I applied for the IBM Apprenticeship scheme because I wanted to start growing my development skills practically, working on actual projects and solutions, all while studying and growing my business network.
If you joined as a Futures or Apprentice student, how did you make the decision to go straight to work after your studies?
This was easy for me because I knew as an apprentice I would still be studying, just while also gaining invaluable work experience – essentially getting the best elements from both work and School. All IBM apprentices spend 20% of their time on academic learning, and the remainder on practical work assignments, and so you are guaranteed to come out of it with a great deal of knowledge from both disciplines. Overall I think apprenticeships are opportunities to go beyond traditional academic routes, and have found it to be the perfect avenue to challenge myself as an aspiring software developer.

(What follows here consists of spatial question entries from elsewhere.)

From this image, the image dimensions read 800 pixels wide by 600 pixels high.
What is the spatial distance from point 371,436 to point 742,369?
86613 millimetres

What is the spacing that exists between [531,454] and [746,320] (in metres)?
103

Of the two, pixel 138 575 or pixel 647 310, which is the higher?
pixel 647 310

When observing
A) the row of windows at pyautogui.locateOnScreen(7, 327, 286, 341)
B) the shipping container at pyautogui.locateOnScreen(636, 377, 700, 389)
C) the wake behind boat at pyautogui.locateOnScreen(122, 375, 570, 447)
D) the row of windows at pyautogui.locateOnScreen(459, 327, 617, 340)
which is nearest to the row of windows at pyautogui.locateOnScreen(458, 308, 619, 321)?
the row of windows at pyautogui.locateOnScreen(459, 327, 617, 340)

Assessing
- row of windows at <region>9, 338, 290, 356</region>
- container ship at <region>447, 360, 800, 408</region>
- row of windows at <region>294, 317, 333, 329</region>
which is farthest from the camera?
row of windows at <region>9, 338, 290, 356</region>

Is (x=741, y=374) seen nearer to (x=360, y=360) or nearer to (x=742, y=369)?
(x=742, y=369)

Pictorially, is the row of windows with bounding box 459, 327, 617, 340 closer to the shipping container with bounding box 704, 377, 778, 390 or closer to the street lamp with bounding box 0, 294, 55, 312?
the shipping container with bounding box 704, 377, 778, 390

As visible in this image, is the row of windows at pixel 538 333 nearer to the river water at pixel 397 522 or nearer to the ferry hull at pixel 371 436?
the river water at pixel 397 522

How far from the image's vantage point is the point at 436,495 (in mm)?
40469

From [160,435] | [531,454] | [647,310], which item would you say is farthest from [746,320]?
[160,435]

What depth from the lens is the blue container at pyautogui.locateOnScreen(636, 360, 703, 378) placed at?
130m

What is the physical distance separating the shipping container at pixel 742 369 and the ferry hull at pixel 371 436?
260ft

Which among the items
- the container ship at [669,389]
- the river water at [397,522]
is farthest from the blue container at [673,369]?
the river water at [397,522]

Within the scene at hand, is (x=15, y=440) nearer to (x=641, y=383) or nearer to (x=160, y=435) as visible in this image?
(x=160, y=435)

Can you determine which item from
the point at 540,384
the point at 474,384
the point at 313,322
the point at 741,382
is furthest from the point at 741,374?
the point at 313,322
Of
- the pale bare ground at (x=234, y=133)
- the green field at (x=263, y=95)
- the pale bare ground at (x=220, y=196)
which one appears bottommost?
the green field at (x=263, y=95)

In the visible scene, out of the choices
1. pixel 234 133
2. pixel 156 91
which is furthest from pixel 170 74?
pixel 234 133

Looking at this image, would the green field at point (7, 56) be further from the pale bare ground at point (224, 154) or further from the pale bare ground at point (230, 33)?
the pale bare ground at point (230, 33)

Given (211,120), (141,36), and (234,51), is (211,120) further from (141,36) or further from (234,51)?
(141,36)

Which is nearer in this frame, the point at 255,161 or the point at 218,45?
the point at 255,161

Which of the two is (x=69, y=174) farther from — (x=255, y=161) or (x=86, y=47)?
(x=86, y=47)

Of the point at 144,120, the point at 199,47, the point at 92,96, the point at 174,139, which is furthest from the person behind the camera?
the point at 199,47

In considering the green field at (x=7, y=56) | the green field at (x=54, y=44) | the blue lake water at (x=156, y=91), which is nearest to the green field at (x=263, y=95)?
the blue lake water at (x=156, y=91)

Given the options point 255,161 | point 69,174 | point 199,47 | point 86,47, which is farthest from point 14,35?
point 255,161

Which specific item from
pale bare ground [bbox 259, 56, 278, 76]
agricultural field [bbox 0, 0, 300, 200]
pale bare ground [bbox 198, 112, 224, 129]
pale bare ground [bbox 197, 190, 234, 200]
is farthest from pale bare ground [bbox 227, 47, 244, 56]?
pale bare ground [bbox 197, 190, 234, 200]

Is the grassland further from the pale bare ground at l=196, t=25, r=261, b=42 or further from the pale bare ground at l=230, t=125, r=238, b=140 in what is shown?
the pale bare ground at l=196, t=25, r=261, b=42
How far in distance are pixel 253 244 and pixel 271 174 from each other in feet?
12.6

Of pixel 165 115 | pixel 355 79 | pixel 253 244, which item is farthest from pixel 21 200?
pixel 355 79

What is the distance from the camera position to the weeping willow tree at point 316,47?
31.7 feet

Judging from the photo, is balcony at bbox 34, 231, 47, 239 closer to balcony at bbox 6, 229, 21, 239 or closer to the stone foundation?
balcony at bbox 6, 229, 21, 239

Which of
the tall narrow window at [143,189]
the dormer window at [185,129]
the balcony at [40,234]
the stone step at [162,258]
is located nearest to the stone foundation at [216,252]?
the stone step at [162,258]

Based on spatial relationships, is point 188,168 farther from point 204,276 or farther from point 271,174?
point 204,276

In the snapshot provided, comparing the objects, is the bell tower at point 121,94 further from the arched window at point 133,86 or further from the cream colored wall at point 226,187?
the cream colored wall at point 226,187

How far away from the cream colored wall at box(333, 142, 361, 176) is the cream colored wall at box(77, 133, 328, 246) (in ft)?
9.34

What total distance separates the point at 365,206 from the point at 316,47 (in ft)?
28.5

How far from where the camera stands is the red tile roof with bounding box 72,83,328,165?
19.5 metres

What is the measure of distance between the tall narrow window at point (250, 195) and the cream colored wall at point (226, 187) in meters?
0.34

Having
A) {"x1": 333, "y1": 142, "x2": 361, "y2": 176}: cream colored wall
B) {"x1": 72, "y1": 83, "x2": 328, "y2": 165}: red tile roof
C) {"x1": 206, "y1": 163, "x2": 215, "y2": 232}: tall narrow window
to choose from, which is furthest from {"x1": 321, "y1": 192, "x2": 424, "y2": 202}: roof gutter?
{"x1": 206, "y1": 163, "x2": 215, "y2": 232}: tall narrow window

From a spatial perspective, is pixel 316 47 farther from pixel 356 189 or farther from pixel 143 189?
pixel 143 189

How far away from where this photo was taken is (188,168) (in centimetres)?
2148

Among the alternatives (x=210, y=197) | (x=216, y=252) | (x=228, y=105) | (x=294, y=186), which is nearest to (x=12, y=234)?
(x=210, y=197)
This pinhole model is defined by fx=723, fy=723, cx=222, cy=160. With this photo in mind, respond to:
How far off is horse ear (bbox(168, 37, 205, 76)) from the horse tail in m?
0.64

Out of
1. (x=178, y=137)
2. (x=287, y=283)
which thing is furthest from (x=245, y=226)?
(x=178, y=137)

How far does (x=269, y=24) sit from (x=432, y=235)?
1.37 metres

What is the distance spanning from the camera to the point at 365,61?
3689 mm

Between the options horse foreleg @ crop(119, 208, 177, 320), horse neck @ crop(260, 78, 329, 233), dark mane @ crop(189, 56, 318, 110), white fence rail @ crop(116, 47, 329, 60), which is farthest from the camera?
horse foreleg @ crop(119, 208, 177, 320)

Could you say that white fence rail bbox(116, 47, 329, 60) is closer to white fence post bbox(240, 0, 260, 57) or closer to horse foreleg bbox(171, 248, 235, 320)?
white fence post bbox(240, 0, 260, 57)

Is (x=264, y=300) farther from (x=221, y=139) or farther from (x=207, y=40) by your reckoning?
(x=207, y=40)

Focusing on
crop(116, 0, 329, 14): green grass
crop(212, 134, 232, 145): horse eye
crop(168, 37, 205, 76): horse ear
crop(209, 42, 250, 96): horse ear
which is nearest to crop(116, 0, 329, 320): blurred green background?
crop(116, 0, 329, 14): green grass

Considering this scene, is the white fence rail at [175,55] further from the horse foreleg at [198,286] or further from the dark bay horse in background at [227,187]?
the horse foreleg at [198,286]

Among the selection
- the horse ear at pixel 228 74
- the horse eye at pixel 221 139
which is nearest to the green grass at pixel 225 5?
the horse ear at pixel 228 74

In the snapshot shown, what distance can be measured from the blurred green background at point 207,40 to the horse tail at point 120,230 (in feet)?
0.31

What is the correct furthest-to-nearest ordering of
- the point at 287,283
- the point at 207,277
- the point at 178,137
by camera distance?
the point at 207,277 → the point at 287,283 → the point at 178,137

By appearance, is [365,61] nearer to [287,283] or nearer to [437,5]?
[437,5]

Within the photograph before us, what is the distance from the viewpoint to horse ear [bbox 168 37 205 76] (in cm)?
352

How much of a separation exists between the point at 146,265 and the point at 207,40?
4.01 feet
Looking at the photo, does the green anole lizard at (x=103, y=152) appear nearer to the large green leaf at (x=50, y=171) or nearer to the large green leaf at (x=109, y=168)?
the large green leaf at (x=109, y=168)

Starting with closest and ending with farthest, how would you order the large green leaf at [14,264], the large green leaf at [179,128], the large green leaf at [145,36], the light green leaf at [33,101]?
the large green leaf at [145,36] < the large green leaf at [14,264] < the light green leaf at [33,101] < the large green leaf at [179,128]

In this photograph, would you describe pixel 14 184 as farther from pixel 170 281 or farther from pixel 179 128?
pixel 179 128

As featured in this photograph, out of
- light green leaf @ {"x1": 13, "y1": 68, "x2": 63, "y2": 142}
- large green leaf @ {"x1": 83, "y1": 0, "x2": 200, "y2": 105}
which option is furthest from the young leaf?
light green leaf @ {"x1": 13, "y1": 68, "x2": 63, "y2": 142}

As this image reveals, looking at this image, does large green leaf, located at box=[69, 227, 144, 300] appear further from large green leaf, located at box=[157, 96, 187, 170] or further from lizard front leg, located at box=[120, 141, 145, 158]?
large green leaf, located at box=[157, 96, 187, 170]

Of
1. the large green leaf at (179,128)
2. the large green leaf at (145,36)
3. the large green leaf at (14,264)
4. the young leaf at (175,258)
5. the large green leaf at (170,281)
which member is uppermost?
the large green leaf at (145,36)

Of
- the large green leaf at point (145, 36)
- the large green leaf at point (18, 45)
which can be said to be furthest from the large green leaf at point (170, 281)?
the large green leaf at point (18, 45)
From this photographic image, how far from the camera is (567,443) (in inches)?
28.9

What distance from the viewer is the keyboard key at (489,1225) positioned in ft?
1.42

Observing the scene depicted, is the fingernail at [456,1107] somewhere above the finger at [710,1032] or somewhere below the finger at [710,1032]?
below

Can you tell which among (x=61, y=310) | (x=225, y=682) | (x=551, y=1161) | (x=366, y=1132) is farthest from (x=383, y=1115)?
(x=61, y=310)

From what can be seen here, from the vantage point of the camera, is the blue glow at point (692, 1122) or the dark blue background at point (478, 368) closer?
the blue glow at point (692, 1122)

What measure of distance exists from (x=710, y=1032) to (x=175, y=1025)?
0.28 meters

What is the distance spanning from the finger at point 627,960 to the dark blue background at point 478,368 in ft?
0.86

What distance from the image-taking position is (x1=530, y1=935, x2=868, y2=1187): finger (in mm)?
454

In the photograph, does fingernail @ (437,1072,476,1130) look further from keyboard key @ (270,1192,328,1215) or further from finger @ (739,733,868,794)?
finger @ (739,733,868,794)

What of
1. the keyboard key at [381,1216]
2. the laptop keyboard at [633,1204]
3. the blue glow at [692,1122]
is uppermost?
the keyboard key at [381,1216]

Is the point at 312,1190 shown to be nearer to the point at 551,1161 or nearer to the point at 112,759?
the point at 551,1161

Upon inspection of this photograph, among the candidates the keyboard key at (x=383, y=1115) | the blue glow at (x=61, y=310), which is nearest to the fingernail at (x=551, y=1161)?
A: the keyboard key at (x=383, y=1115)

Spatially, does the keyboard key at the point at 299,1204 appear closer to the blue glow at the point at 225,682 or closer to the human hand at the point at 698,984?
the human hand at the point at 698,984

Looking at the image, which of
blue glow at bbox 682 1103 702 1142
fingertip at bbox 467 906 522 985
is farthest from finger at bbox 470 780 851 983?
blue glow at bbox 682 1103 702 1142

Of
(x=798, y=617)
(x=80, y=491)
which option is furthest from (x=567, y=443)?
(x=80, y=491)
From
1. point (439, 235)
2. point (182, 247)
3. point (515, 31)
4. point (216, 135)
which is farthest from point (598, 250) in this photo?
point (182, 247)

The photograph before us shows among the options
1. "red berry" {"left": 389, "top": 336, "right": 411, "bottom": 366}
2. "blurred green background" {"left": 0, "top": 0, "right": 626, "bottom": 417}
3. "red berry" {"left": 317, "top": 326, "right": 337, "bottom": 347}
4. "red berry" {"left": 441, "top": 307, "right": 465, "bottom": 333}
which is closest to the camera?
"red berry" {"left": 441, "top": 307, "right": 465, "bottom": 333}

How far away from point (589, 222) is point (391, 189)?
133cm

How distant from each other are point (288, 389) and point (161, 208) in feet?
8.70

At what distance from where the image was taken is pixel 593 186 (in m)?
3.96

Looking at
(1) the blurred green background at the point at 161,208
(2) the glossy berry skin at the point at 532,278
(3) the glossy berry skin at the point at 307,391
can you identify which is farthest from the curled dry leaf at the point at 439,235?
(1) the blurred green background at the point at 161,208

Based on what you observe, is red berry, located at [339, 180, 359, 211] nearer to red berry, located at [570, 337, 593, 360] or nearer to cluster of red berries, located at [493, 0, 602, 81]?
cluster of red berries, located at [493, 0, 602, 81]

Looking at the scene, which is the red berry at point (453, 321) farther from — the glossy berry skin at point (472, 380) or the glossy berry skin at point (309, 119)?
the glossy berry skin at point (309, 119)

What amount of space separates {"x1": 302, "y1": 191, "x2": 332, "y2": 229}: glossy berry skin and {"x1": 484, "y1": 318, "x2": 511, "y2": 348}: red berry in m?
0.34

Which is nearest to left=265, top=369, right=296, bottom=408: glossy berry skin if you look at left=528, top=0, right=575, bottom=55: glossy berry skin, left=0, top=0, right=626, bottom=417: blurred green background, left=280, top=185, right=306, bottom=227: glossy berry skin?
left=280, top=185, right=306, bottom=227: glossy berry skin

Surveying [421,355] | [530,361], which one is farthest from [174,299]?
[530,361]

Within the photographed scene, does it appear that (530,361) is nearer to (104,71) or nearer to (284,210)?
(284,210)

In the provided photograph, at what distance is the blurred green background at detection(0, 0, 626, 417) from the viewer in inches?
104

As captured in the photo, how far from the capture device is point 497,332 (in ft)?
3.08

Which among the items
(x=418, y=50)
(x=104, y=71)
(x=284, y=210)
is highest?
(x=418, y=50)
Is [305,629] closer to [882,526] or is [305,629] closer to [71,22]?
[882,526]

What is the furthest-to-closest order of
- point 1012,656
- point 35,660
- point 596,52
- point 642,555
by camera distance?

What hints and tips would you pass on to a student who is also looking to go straight to work after their studies?
My greatest tip for other students considering school leaver programs would be to do your research. You first need to consider what you want to do, and I would recommend utilising online quizzes to help steer you in the right direction. After you know this, research the best avenue to obtain this ‘dream job’. For a great deal of them, there are a multitude of fantastic apprenticeship programs that give you one of the best starts to enter this career. It’s your job though to find them, and I recommend applying for them as soon as you can as the recruitment process can take up to a year for major businesses.
What has your career journey at IBM looked like so far?
Since starting at IBM I have been working on a conversation project, training and assisting in the creation of a chat bot, for over seven months. This has been really fascinating and I have learnt a great deal about how Watson works, as well as the programs Watson Assistant and Conversation Studio. I have also made many great contacts within this practise, as well as Robotics Process Automation, and intend to develop on Cognitive projects for the remainder of my apprenticeship.
What hints and tips would you pass on to a student about to start the IBM Recruitment Process?
My best advice for people starting the IBM apprenticeship recruitment process would be to differentiate yourself from other applicants. A great way to do this is through considering why you want to join IBM – what projects have they done that interest you? If you can demonstrate a real excitement for the company, and the solutions they build, it will reflect very well in interviews. This can even influence the later projects that you are assigned to! For example, due to my enthusiasm for Watson, I was chosen to be placed on a Cognitive/AI project!
What’s the best thing about your job?
The best thing about being a Conversation Analyst is getting to understand how Watson Natural Language Processing works in detail. This is the technology which enables computers to understand unstructured data, which comprises over 80% of all information. Getting the opportunity to understand this, shaping it to fit client’s needs and seeing this solution deliver immense value, is a very rewarding experience that makes me excited to go to work.
What’s the best thing about being at IBM?
I think the best thing about IBM is it’s innovation. It has obtained more patents than any other company for the past 25 consecutive years, with a record 9043 patents in 2017. As a result, IBMers work on exciting, cutting edge technology that is changing today’s world. It makes the work we do very exciting, the culture we live in agile and dynamic, and finally pushes us to think outside of the box and challenge ourselves.